For multi-label, we don’t use softmax. We use sigmoid to get the independent probability for each class.

# 3. Apply sigmoid to get probabilities (0.0 to 1.0) for each label
probabilities = torch.sigmoid(logits)
print(probabilities)
# Output: tensor([[0.99, 0.98, 0.99, 0.05, 0.99, 0.95]])

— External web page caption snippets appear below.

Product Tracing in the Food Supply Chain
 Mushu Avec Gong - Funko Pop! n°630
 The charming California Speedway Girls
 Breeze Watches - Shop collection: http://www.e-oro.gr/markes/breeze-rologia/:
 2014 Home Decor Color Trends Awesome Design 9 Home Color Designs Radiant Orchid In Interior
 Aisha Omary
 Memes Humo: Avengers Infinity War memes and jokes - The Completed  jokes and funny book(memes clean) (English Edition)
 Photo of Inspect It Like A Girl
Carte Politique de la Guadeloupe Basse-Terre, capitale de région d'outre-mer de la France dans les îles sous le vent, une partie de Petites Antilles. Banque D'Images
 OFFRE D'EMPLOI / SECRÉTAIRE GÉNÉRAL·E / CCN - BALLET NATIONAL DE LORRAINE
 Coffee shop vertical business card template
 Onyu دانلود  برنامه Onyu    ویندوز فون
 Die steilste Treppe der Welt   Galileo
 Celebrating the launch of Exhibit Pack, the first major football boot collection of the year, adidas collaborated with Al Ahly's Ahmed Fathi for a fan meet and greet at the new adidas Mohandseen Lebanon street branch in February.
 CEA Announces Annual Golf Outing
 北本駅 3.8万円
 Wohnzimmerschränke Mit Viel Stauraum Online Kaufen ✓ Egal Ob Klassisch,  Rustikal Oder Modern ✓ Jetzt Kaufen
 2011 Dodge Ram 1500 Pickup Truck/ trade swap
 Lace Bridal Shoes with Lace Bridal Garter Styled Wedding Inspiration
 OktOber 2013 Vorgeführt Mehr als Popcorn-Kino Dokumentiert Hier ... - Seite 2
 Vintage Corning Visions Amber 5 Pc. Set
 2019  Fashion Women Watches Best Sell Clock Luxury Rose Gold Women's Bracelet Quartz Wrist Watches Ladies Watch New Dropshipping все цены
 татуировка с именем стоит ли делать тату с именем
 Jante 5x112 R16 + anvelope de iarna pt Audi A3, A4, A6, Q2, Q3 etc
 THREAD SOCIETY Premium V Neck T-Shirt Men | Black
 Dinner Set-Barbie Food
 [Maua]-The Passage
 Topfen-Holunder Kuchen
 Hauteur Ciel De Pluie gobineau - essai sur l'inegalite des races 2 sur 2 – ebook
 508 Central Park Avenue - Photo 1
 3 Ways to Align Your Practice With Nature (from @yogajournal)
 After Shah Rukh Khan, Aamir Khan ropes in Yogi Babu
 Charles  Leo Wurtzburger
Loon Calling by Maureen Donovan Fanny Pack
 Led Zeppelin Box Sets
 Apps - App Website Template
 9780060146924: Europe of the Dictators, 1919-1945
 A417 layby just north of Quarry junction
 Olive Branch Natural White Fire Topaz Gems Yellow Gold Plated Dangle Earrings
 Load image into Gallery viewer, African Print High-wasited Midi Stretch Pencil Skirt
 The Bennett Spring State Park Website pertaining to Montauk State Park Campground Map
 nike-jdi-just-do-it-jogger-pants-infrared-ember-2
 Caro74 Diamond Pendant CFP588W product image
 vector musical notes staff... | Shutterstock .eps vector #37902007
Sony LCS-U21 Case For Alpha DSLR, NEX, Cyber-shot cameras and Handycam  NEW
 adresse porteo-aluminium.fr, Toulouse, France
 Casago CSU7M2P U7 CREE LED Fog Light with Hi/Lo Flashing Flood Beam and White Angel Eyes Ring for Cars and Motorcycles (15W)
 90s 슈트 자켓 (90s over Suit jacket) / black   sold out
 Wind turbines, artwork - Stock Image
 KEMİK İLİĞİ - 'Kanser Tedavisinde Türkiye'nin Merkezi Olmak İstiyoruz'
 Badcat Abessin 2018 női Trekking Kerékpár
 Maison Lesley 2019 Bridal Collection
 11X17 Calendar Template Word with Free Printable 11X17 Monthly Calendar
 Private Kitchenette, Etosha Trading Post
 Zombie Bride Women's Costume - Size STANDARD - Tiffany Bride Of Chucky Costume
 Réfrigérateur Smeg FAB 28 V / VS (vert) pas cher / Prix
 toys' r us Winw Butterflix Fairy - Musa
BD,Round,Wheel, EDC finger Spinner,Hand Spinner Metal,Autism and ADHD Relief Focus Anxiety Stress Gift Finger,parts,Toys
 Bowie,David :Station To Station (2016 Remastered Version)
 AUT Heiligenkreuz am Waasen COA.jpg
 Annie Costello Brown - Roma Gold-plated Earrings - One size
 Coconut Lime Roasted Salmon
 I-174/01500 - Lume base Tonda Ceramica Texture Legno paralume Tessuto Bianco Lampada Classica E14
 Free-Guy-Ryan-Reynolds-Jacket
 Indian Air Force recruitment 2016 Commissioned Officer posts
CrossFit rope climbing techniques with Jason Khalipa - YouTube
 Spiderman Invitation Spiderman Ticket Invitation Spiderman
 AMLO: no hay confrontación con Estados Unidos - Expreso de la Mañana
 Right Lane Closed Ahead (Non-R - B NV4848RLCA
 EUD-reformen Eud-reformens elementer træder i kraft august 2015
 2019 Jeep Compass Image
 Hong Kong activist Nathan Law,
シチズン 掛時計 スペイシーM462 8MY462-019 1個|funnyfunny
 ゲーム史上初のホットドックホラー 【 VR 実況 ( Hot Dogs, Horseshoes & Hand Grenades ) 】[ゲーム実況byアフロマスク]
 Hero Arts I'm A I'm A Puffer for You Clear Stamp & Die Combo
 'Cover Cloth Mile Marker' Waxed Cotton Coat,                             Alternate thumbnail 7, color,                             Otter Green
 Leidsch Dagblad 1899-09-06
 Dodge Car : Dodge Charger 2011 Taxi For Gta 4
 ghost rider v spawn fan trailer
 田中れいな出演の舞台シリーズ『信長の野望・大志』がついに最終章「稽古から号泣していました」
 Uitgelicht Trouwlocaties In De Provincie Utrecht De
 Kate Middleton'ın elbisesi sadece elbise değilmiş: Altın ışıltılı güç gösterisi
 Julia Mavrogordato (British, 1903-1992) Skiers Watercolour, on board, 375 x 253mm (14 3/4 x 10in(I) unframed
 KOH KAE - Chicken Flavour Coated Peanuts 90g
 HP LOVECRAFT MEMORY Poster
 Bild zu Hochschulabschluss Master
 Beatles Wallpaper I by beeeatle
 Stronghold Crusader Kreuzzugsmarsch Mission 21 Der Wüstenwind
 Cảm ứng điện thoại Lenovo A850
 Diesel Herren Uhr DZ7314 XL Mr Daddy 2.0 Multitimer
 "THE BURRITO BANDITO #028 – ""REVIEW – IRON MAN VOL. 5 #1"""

# 4. Get the model's labels
labels = model.config.id2label
# Output: {0: 'toxic', 1: 'severe_toxic', 2: 'obscene', ...}

# 5. Set a threshold (e.g., > 0.5) to see what's "on"
threshold = 0.5
results = {}
for i, prob in enumerate(probabilities[0]):
    if prob > threshold:
        results[labels[i]] = prob.item()

print(results)

Final Output:

{'toxic': 0.99, 'severe_toxic': 0.98, 'obscene': 0.99, 'insult': 0.99, 'identity_hate': 0.95}

The model correctly identified the text as being toxic, obscene, and an insult, all at the same time.

Key Takeaways

  • This article discusses multi-label classification, where a text can have multiple relevant labels.
  • Building a model involves installing and loading a pre-trained model designed for this task.
  • The process includes tokenising the text and using sigmoid instead of softmax to determine independent probabilities for each label.
  • The final output demonstrates the model successfully identifying a toxic comment as ‘toxic’, ‘obscene’, and an ‘insult’.